Nino studied law at the University of Buenos Aires and at Oxford, where he received his Ph.D. in 1977 with a thesis directed by John Finnis and Tony Honoré.

Nino began his academic activity in the early 1970s, concentrating on some traditional issues in jurisprudence, such as the concept of a legal system, the interpretation of the law, the debate between legal positivism and natural law, and the concept of validity.[1] After realizing the need to clarify the normative problems involved in some of those issues, he was led to embrace a model based on the explicit adoption of principles of justice and social morality, rejecting the predominant German-inspired "dogmatic" approach.[2] This signaled the beginning of his philosophical investigations, which were always oriented to practical issues, and marked by a distinctively analytical approach. His need to provide a liberal justification for criminal law practice thus lead him to moral philosophy, and to the development of an original "consensual" theory of punishment which combined the merits of the retributive and utilitarian (see deterrence) varieties while avoiding their respective difficulties.[3] Similarly, the problems presented by the characterization of criminal conduct stimulated his work in the field of philosophy of action.[4]

During the early 1980s, after the restoration of democracy, Nino became engaged in politics, serving as personal assistant to President Raúl Alfonsín and as coordinator of his newly created "Consejo para la consolidación de la democracia", a special committee for the study and design of institutional reforms. His theoretical activities, however, were not forgotten: in 1984 he published his monumental Ética y derechos humanos,[5] dedicated to Alfonsín, where he provided a comprehensive exposition of his moral thought; divided in three parts, it dealt with normative and applied ethics, as well as with meta-ethics. This last field he expanded in a separate volume,[6] where he adopted a constructivist approach that attempted to derive his fundamental ethical principles from the presuppositions of moral discourse, in a manner that put him, as he said, "between Rawls and Habermas". These substantive principles, comprising the nucleus of a theory that aspired to capture the essential components of political liberalism, were the principle of autonomy, the principle of inviolability, and the principle of dignity. The first expressed Nino's conception of the good: those things, and those things only, that were valued by the individual in question. The second imposed deontological restrictions to the pursuit of that good, prohibiting the sacrifice of some to achieve the benefit of others. The third principle allowed for individual consent, thus permitting persons to waive the rights recognized by the second one.

MATERIAL PROVIDED -
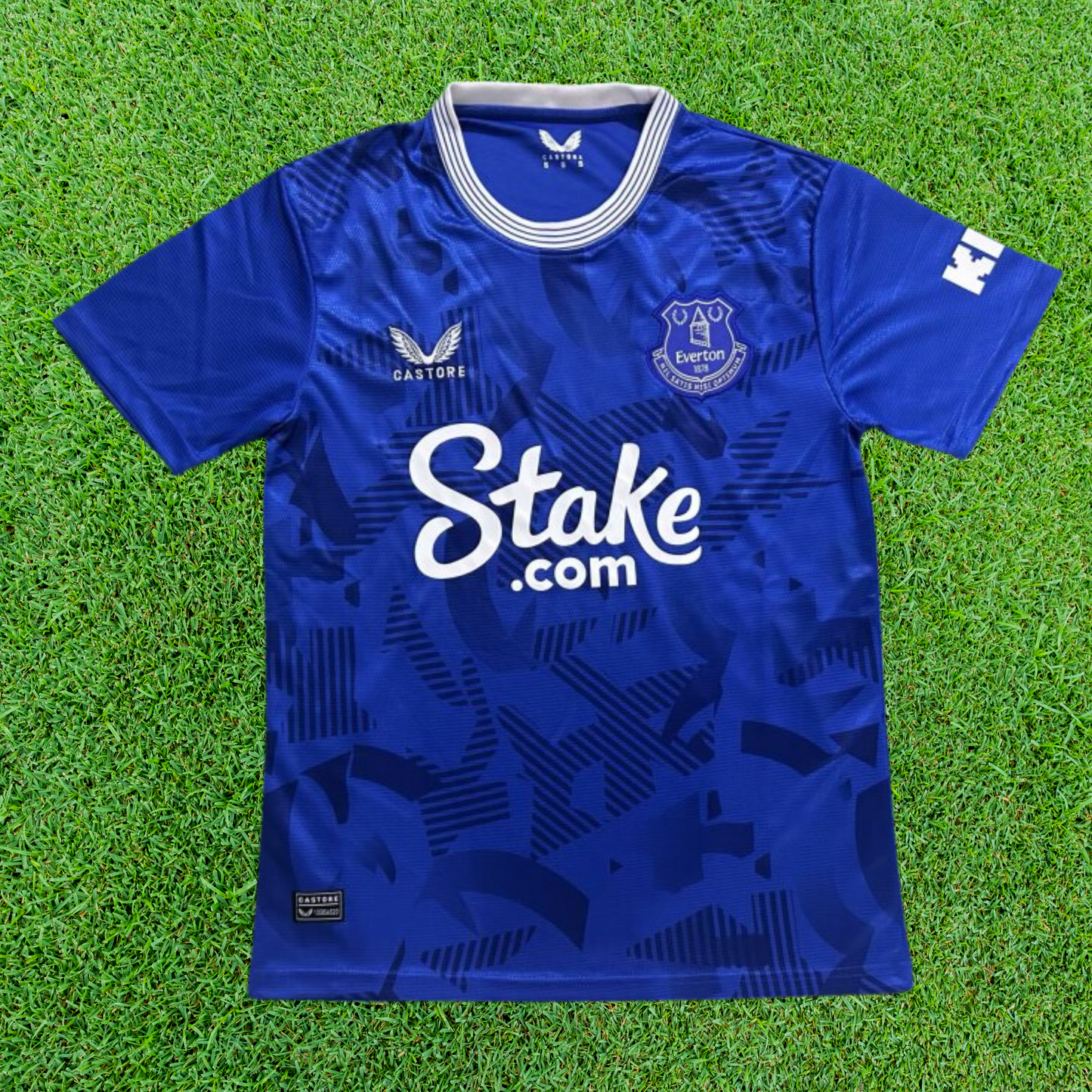Camiseta local del Everton 24/25, versión para aficionados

WHAT YOU WILL DO -
a: Copy out the Nino passage, everything from "Nino studied law" down to "and Tony Honoré.", swapping "Ph.D." for "doctorate".
b: Extend the account of Nino's career and thought, picking up after its final sentence.

SOLVED PROBLEMS -
a:
Nino studied law at the University of Buenos Aires and at Oxford, where he received his doctorate in 1977 with a thesis directed by John Finnis and Tony Honoré.

b:
With this solid normative foundation, Nino went to tackle some practical issues, such as abortion, capital punishment, and drug regulation. On the former, he proposed a gradualist approach similar to the American one, recognizing rights to the fetuses only when they showed the cognitive and affective capacities necessary for considering them moral persons. As regards death penalty, he was firmly opposed to it—as he was to the criminalization of drug consumption.

While on trip to La Paz, Bolivia in 1993 to work on the reform of the Bolivian constitution, Nino had an asthma attack and subsequently died. This tragedy killed a man who appeared to be at the peak of his productivity: the year before he had published two books,[7] served as editor to two others,[8] and had given the manuscripts of a couple more to his friend Owen Fiss, who assumed the responsibility of readying them for publication. The Constitution of Deliberative Democracy and Radical Evil on Trial saw the light in 1996. In the first he developed his "epistemic justification" of deliberative democracy, arguing that democratic deliberation provides better reasons to believe in the validity of moral norms than private reflection. The second is a moving personal description of the military junta trials; it provides a testimony to his unique ability to approach public affairs with both philosophical sophistication and political commitment.

Notes[edit]

  1. ^ see Notas de introducción al Derecho, Buenos Aires, 1973, expanded in Introducción al análisis del Derecho, Buenos Aires, 1980.
  2. ^ See Consideraciones sobre la dogmática jurídica, México, 1974; and Algunos modelos metodológicos de "ciencia" jurídica, Valencia, 1980.
  3. ^ See Towards a General Strategy for Criminal Law Adjudication, unpublished Ph.D. thesis 1977; revised Spanish translation, Los límites de la responsabilidad penal, Buenos Aires, 1980.
  4. ^ (see Introducción a la filosofía de la acción humana, Buenos Aires, 1987.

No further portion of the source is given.